Vários vereadores se manifestaram na sessão em apoio à nomeação, chamando de “preconceito” às críticas ao nepotismo, lembrando, a nomeação de parentes até terceiro grau em cargos de confiança. O novato Henrique Alves (MDB), ex-secretário na gestão de Iris Rezende, celebrou a presença na sessão da superintendente de Planejamento Urbano da Secretaria de Planejamento, Carolina Alves, “que, por coincidência é minha irmã”, disse, como se houvesse coincidência em indicações políticas.

As questões éticas não fizeram parte das preocupações dos alegres vereadores ocupados em celebrar o poder que conquistaram na Prefeitura e a “parceria” com o prefeito. Calçado no Legislativo, Rogério deu o segundo passo nesse ritual de separação na reunião com o secretariado. A equipe esperava que Rogério fosse explicar os quatro decretos publicados de surpresa na noite anterior, cancelando os contratos de asfaltamento assinados a partir de 2017 e paralisando todas as obras de recapeamento em andamento, e criando três comitês, curiosamente nenhum com a participação do prefeito, para decidir sobre despesas com custeio, pessoal e investimento, e sob a coordenação de Arthur Bernardes de Miranda, o secretário de Governo indicado pela direção nacional do Republicanos.

Para surpresa da maioria dos presentes, o prefeito não falou, pois a reunião era para uma palestra do consultor Geraldo Lourenço, ex-secretário de Governo do Distrito Federal na gestão do então governador Rogério Rosso (PSD), mesmo grupo político de Bernardes. A um público incrédulo, ele palestrou por quase duas horas sobre conceitos de teoria geral do Estado e sobre ideias noventistas de governança, para justificar os decretos que reduziram poderes dos secretários para concentrá-los nos comitês e, em última instância, no secretário de Governo.

Se a intenção era pregar a inovação da governança municipal, ou como disse o prefeito em artigo publicado na quinta-feira (1º) neste jornal, e defender o exercício da “lógica de ouvir, dialogar e decidir”, a mensagem que a equipe recebeu foi diferente. Eles entenderam que os novos porta-vozes do prefeito apresentavam o novo comando da Prefeitura para desenvolver um projeto administrativo desconhecido da maioria deles. Boa parte deles entendeu ainda que o prefeito e seus aliados recém-chegados à cidade se sentem confortáveis, inclusive pela “parceria” com a Câmara, a assumir o leme da gestão, daí a publicação dos decretos sem diálogo com a equipe e com o MDB.

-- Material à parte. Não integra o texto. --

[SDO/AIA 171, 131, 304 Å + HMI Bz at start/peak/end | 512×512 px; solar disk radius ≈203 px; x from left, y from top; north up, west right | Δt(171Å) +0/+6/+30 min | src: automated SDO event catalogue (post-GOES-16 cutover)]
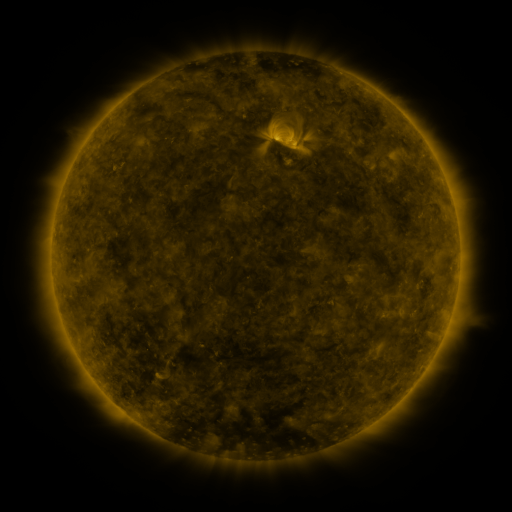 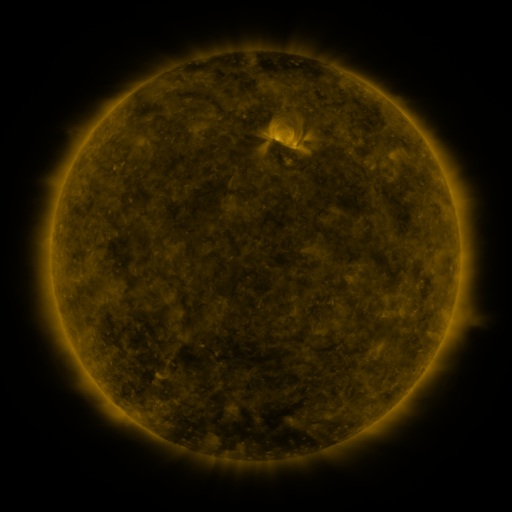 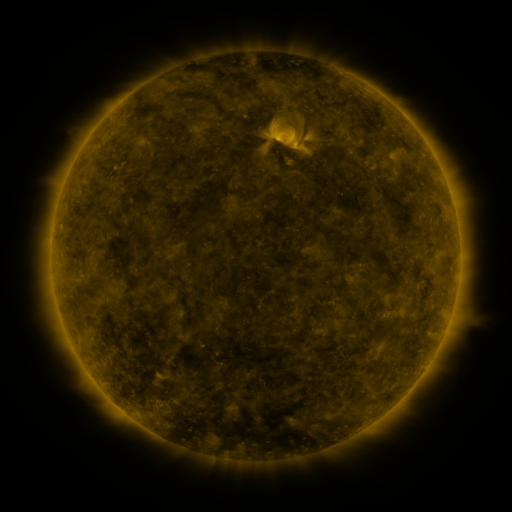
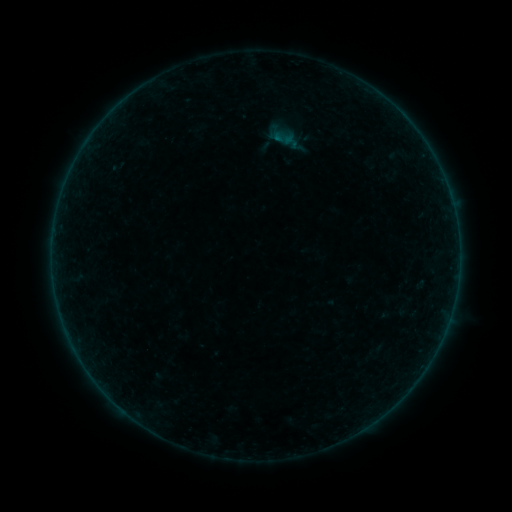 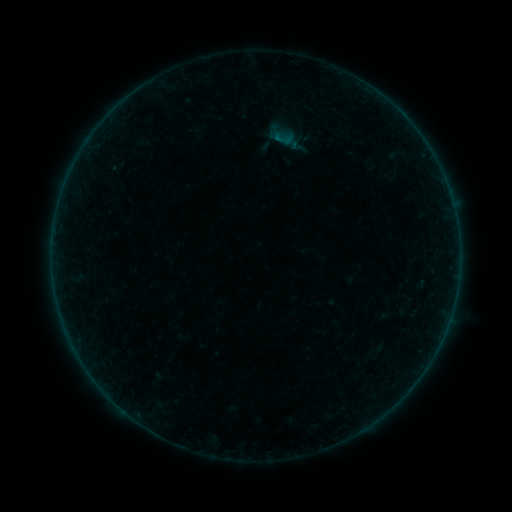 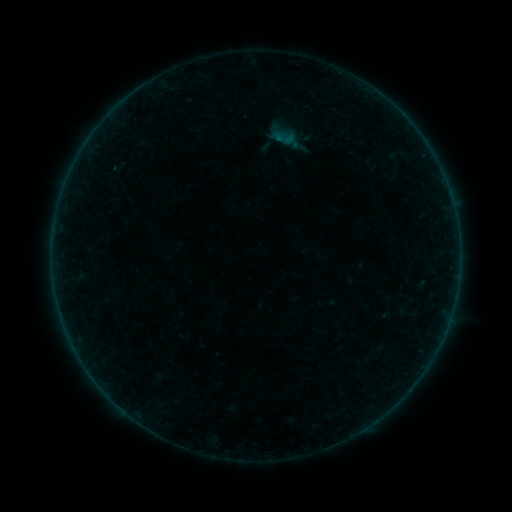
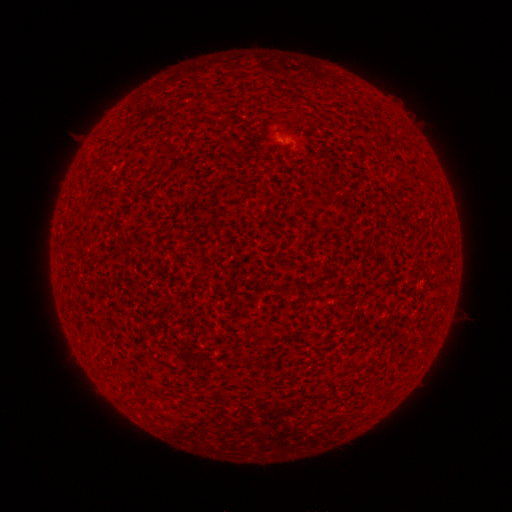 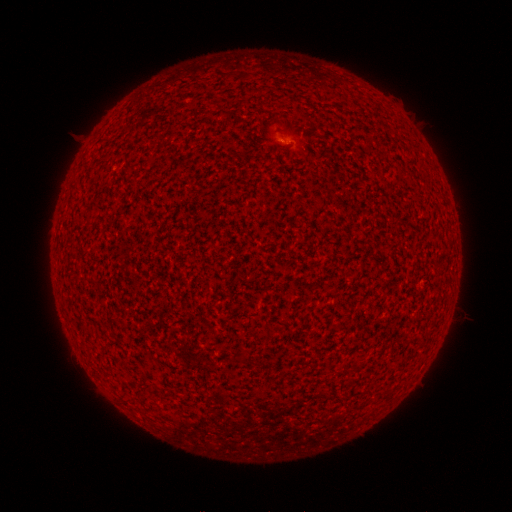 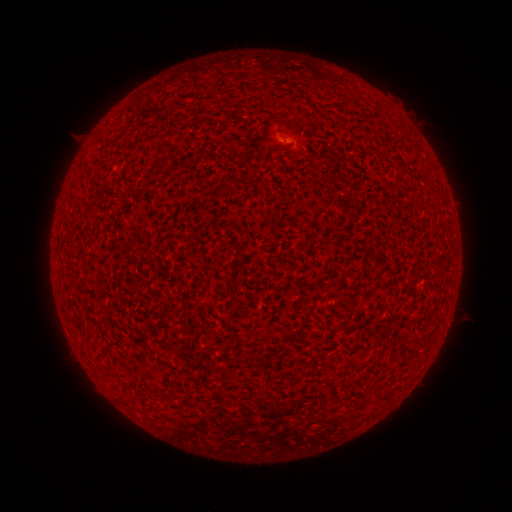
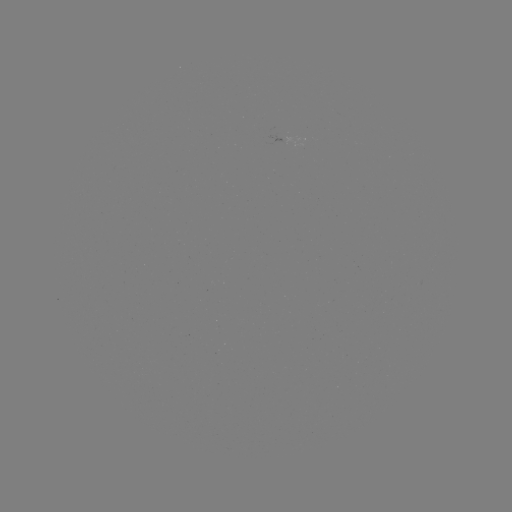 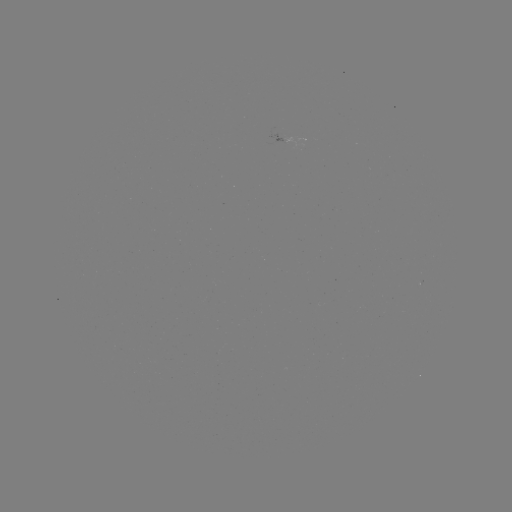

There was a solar flare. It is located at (284, 144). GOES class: A2.9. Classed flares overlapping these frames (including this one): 1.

Agora o partido e os secretários, incluindo os que não são filiados, mas que assumiram cargos por conta da vitória de Maguito Vilela, avaliam para anunciar, possivelmente nesta segunda-feira, se embarcam na viagem da “gestão Rogério Cruz”, para usar as palavras do prefeito, ou se desembarcam dessa nave guiada por tripulantes desconhecidos para um destino ignorado. Dificilmente o MDB permanecerá nesta aventura como partido – independentemente de seus vereadores que estão em festa com seus indicados na Prefeitura –, pois não sabe mais quem manda no Paço Municipal.